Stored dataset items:
*****

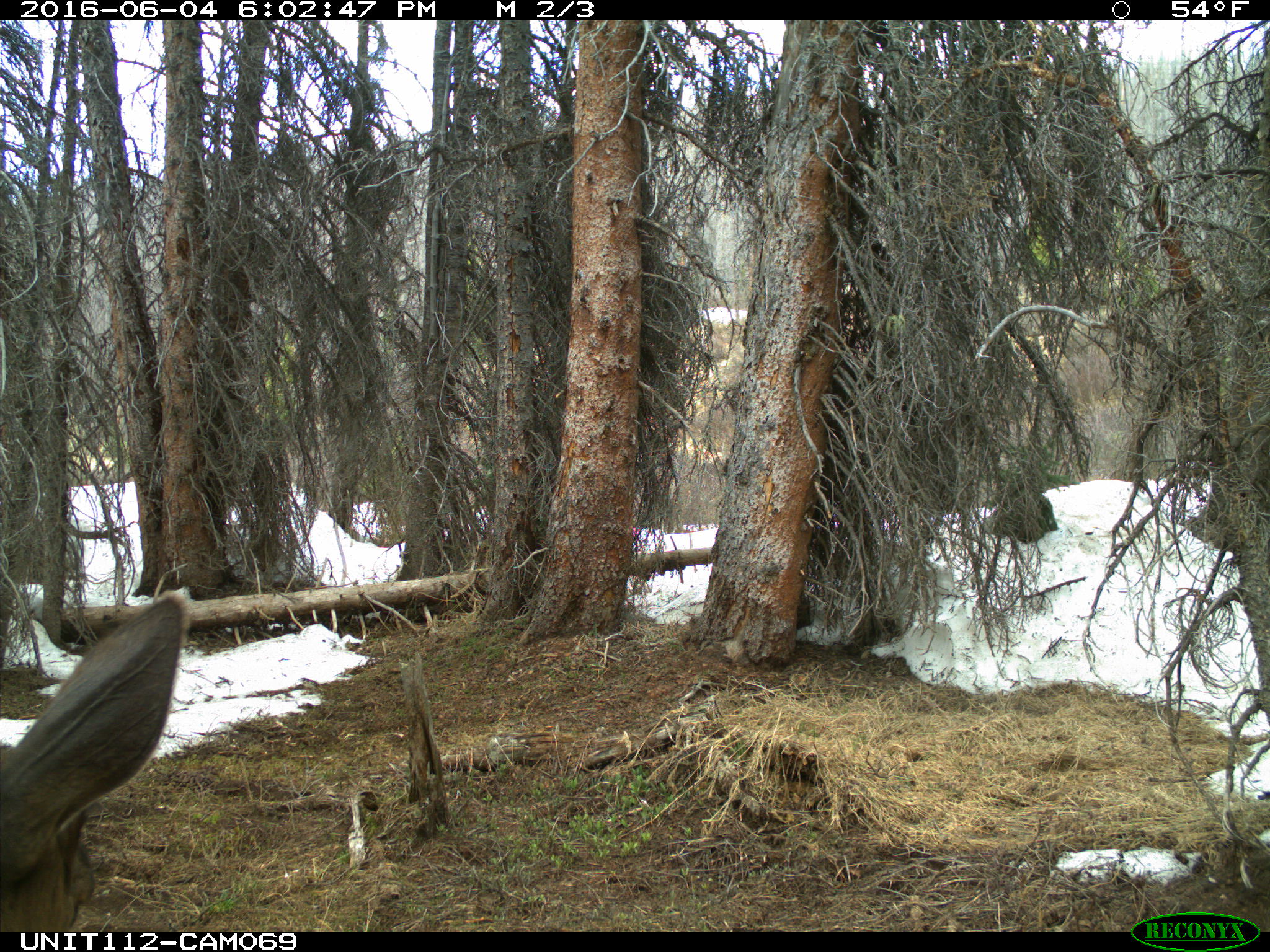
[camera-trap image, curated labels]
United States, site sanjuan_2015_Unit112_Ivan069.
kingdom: Animalia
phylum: Chordata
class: Mammalia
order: Artiodactyla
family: Cervidae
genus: Cervus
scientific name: Cervus elaphus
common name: red deer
Cervus elaphus (red deer).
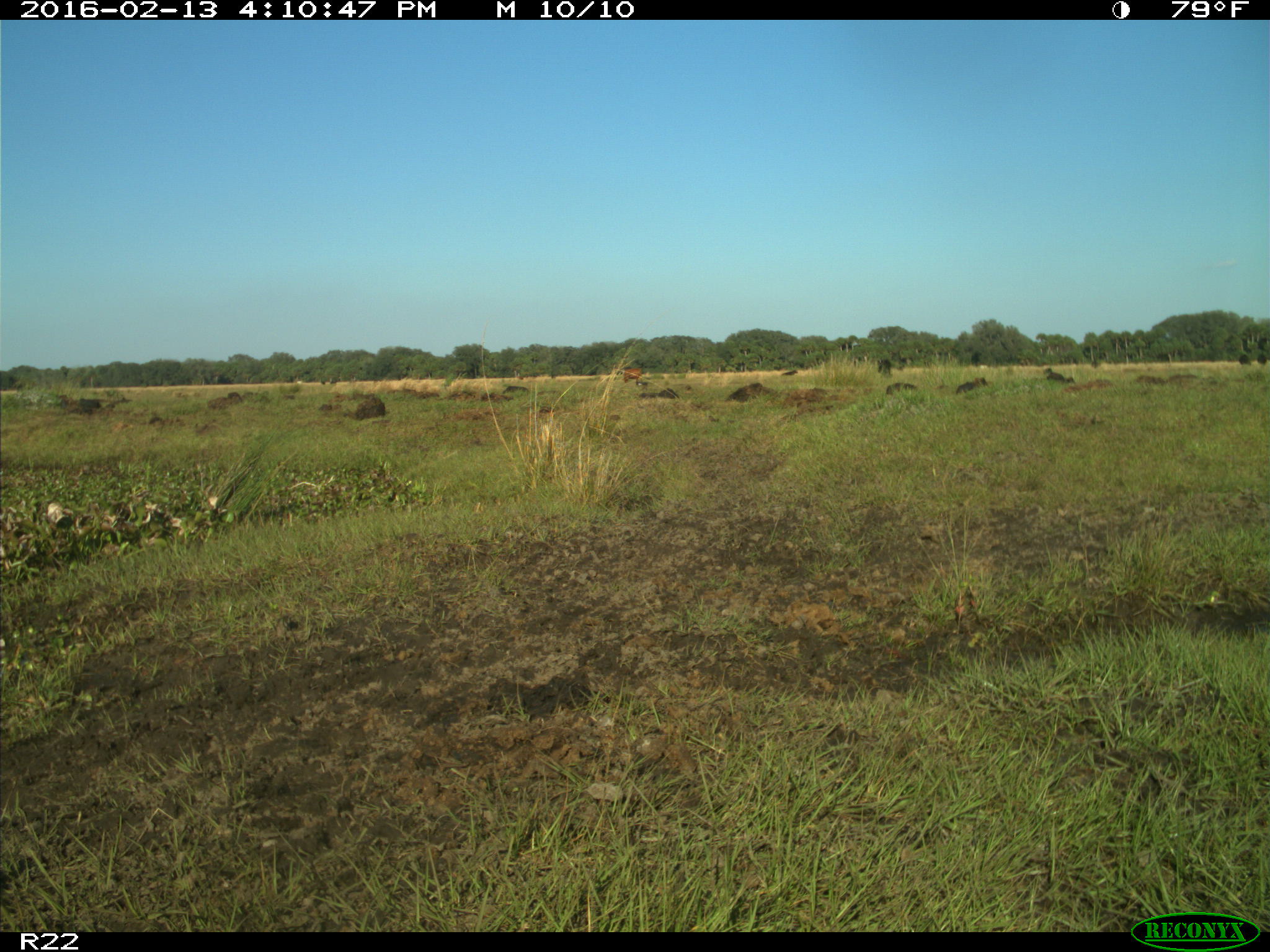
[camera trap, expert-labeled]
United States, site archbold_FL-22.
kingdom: Animalia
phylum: Chordata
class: Mammalia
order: Artiodactyla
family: Bovidae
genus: Bos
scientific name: Bos taurus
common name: domestic cow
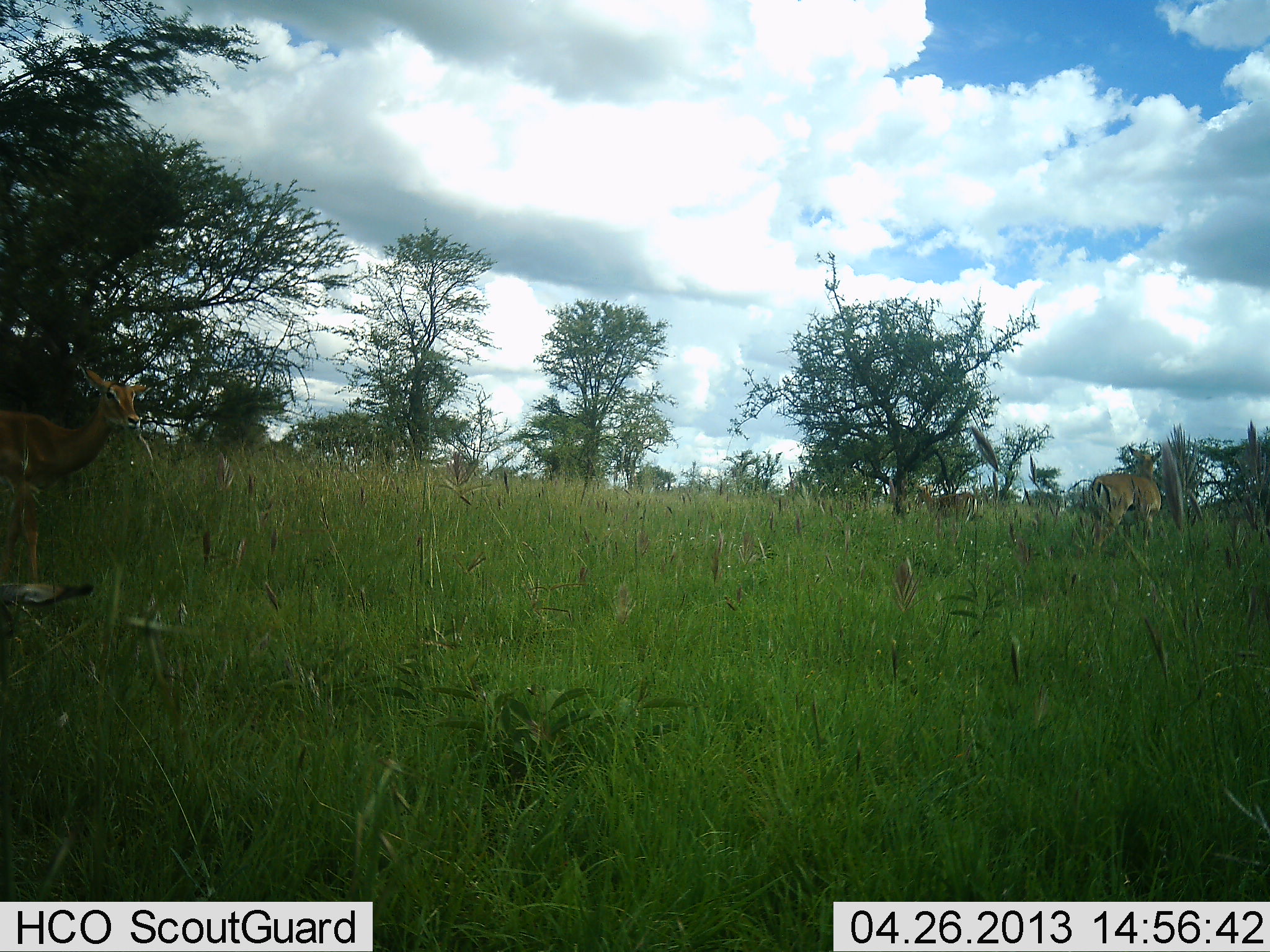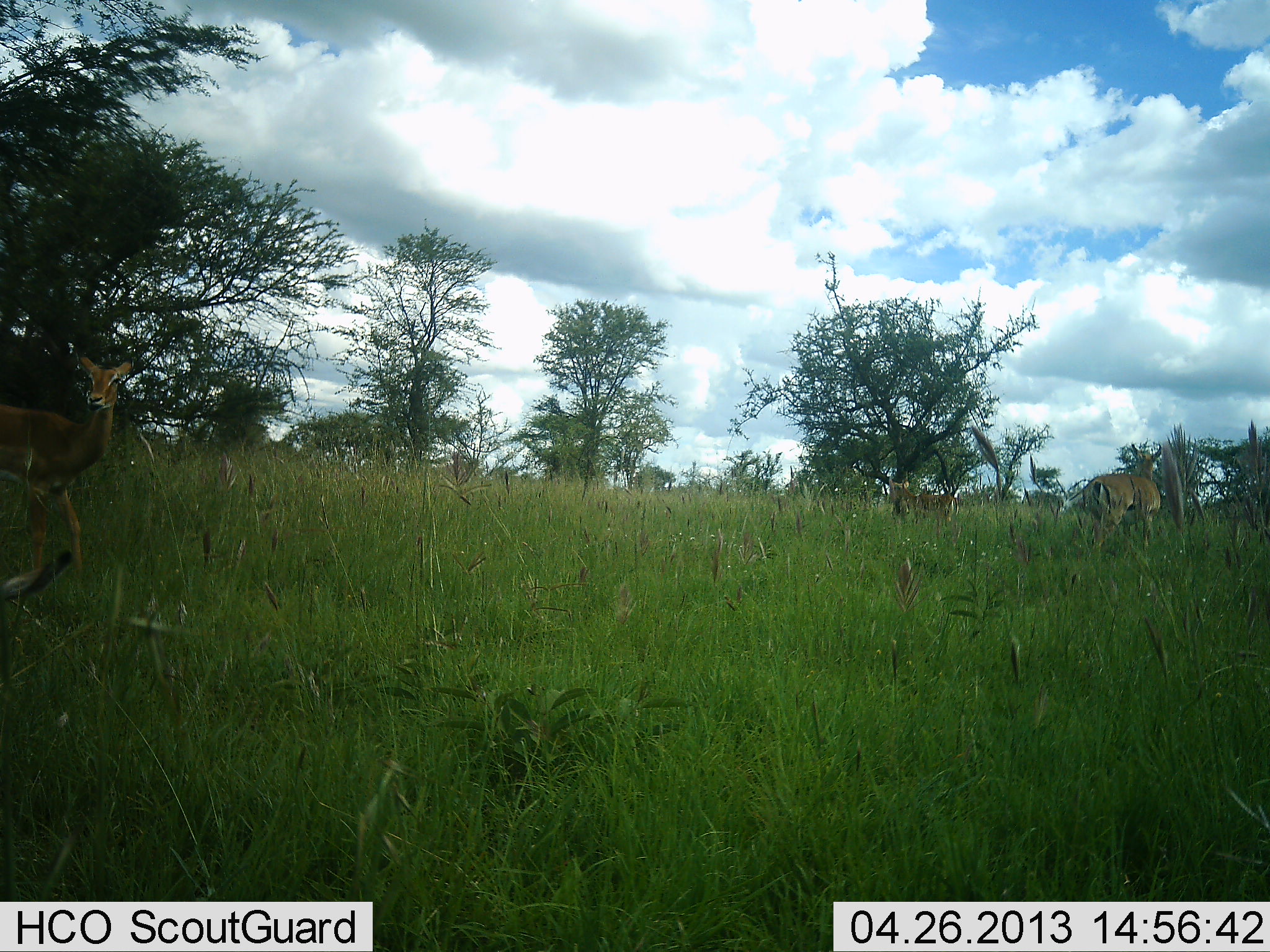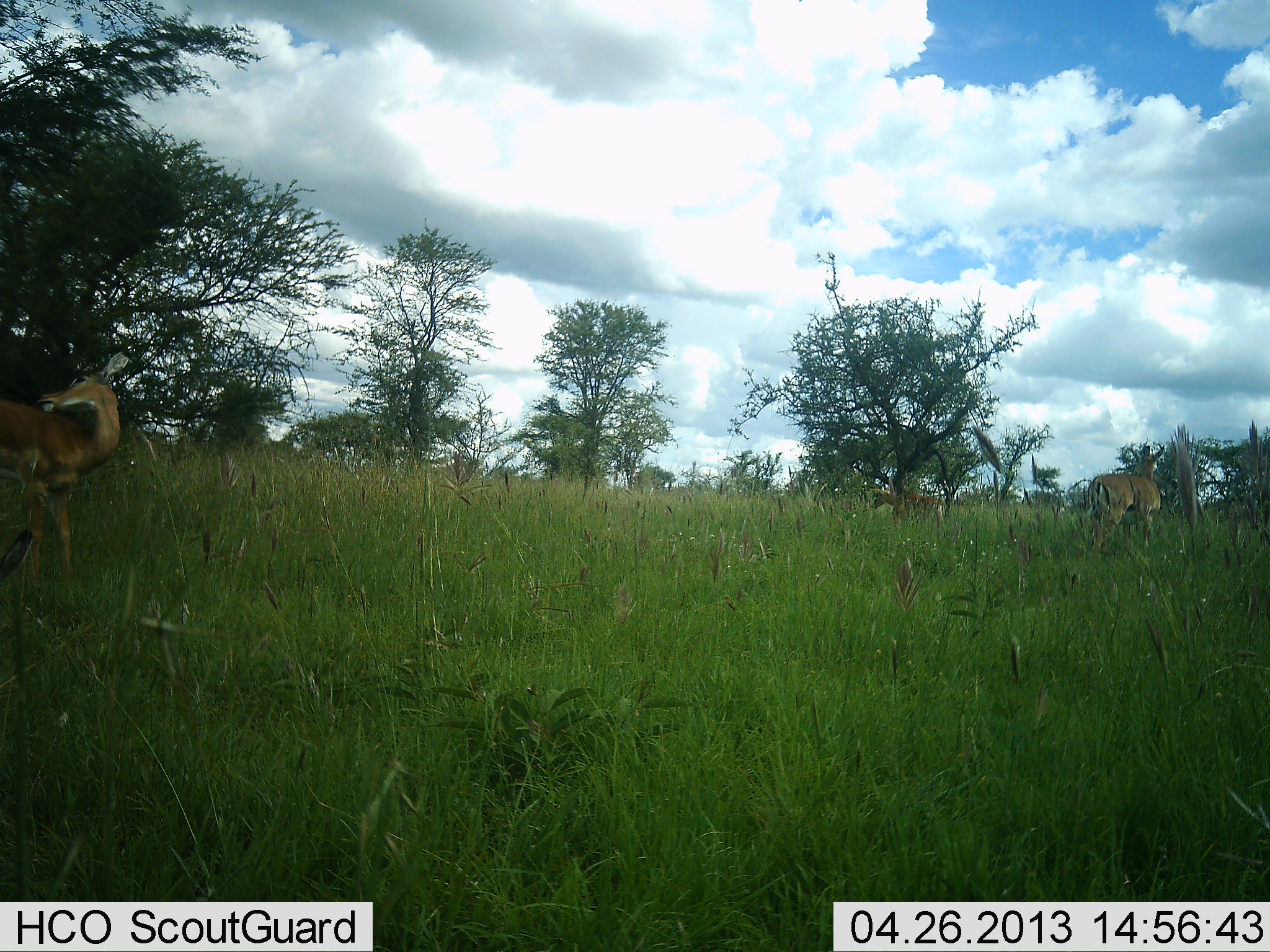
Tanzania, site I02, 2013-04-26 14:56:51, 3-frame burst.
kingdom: Animalia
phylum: Chordata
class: Mammalia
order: Artiodactyla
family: Bovidae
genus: Nanger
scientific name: Nanger granti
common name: grant's gazelle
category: gazellegrants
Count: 3.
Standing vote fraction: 78%.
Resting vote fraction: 0%.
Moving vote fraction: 44%.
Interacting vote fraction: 0%.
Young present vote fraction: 0%.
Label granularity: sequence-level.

*****

ABOUT THIS EXERCISE: If a line in the data contains the string "United", copy it.

YOUR SOLUTION:
United States, site sanjuan_2015_Unit112_Ivan069.
United States, site archbold_FL-22.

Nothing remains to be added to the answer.